## What this task involves
Both the line containing "phylum: Arthropoda" and the line containing "common name: old-world mice and rats" belong to the span. Output exactly that span from the listing below, and nothing outside it.

## Records for the task
★ ★ ★ ★

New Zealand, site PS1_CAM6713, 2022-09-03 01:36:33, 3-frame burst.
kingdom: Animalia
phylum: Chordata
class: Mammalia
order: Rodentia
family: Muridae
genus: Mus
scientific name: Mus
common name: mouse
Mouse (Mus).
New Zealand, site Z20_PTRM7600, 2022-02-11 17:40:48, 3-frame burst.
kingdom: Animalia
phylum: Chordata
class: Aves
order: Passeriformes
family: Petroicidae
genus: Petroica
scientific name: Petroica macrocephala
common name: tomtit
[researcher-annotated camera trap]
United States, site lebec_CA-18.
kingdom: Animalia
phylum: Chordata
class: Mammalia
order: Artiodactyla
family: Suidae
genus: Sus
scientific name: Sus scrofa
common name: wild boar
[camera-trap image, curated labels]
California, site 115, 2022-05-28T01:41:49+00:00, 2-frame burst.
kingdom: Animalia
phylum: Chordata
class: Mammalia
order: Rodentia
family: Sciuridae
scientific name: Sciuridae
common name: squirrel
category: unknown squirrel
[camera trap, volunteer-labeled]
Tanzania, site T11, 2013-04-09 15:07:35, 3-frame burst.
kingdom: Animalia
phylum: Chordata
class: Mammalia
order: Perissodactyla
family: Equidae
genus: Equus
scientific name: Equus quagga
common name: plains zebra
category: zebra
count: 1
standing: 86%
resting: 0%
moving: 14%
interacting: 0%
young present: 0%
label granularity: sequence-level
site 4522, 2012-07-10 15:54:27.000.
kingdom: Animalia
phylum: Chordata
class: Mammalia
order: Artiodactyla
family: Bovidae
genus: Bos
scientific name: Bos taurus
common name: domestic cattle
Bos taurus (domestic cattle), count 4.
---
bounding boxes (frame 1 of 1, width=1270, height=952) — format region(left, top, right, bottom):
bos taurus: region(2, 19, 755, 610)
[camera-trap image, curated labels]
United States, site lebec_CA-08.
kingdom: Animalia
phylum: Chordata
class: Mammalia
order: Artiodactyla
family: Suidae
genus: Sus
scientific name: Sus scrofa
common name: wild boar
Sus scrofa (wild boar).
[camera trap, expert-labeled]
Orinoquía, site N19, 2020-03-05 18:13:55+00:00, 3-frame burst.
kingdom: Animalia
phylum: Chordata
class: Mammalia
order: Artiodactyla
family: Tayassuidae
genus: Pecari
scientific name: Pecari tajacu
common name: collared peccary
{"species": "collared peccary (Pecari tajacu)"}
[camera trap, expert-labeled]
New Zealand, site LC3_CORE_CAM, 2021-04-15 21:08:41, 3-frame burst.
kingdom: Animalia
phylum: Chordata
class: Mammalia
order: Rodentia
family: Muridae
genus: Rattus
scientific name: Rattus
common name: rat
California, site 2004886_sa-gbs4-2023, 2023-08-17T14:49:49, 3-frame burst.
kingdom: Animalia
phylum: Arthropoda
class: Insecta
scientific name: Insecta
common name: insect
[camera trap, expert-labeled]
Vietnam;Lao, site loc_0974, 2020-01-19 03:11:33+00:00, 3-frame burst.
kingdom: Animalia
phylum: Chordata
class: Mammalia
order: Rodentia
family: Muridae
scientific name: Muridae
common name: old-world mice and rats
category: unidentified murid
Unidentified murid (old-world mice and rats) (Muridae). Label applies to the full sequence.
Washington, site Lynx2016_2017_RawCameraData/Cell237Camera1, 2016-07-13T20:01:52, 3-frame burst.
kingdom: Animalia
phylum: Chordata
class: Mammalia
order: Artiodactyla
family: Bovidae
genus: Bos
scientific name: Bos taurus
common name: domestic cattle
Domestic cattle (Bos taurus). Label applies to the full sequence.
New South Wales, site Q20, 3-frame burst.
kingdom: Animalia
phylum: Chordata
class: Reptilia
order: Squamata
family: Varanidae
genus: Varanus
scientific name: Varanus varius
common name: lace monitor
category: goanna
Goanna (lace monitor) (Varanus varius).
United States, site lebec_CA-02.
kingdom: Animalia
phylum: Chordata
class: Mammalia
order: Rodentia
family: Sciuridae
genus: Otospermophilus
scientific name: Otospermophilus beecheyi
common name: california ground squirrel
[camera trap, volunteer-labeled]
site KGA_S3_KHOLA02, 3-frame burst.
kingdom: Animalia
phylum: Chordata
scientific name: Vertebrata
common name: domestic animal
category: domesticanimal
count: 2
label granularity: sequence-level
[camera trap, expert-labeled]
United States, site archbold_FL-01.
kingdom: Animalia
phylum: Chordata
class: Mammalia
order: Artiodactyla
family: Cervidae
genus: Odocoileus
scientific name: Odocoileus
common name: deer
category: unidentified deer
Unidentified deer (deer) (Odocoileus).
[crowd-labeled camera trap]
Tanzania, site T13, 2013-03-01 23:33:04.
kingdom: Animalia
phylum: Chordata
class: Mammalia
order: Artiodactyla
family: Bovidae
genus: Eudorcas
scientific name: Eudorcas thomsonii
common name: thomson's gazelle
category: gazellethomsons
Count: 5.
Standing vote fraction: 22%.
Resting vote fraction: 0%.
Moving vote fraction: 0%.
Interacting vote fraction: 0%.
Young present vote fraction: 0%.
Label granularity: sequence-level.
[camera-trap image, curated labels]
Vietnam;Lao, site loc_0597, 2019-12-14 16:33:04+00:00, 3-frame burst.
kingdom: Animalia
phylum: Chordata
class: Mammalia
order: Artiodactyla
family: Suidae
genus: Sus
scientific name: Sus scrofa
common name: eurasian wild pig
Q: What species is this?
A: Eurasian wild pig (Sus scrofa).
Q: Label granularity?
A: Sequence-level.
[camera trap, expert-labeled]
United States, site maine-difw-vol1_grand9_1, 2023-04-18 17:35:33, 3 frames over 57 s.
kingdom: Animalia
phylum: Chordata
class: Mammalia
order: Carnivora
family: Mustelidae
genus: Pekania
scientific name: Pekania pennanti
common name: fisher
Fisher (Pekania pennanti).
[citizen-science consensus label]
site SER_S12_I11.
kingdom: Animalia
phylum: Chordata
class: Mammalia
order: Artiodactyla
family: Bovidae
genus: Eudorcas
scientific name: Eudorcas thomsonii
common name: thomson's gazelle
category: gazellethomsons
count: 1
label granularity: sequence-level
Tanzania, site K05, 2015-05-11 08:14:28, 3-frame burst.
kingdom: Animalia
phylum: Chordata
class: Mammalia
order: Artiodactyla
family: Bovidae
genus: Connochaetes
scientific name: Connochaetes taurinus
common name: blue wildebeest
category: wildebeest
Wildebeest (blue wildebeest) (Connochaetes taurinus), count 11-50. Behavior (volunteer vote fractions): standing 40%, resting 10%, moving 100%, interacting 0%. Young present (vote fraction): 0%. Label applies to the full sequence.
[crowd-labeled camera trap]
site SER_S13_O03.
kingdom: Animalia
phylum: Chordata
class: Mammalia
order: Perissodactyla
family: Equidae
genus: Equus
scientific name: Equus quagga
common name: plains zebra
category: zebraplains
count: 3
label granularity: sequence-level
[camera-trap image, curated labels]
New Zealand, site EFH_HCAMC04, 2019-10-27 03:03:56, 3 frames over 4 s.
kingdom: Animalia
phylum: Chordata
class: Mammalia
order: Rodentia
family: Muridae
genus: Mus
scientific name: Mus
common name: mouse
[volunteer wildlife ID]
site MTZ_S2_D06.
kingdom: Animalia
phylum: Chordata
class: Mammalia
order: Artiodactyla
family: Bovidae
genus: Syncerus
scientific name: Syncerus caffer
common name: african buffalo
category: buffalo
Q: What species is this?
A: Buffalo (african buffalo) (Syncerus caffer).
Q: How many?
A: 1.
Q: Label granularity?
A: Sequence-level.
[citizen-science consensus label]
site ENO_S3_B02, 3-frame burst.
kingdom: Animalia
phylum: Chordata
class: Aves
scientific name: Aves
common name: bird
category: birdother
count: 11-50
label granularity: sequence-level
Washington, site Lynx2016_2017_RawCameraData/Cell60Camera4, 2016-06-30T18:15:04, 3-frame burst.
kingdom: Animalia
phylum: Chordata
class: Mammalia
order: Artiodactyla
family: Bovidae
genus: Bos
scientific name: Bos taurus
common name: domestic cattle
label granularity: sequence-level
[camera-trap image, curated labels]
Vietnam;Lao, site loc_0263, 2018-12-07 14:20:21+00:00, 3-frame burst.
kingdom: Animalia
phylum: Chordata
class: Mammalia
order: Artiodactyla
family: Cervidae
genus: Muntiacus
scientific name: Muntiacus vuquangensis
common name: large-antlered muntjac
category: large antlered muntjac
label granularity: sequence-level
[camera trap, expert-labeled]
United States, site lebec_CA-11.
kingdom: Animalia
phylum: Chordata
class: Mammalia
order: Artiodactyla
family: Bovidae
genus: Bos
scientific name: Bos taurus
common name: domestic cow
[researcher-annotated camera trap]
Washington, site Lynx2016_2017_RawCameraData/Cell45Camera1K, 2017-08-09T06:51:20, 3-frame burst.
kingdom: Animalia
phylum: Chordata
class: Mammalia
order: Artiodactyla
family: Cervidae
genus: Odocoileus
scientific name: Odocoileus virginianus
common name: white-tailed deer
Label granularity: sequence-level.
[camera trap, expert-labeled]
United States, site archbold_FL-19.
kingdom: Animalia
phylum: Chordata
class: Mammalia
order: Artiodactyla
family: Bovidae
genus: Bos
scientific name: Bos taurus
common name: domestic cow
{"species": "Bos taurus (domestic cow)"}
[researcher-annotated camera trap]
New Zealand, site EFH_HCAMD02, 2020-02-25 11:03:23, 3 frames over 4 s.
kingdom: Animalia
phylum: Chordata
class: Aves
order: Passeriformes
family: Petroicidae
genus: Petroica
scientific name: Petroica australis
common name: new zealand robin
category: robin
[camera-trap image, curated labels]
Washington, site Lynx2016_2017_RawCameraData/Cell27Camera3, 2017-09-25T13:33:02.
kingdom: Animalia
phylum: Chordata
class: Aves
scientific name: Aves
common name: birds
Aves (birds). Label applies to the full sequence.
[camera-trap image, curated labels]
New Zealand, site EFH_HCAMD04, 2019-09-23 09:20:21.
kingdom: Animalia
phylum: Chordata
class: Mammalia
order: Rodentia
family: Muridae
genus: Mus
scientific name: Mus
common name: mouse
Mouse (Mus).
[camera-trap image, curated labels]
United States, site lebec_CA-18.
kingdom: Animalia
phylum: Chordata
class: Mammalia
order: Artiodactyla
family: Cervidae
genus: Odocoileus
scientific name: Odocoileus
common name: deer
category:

★ ★ ★ ★

## Task result
phylum: Arthropoda
class: Insecta
scientific name: Insecta
common name: insect
[camera trap, expert-labeled]
Vietnam;Lao, site loc_0974, 2020-01-19 03:11:33+00:00, 3-frame burst.
kingdom: Animalia
phylum: Chordata
class: Mammalia
order: Rodentia
family: Muridae
scientific name: Muridae
common name: old-world mice and rats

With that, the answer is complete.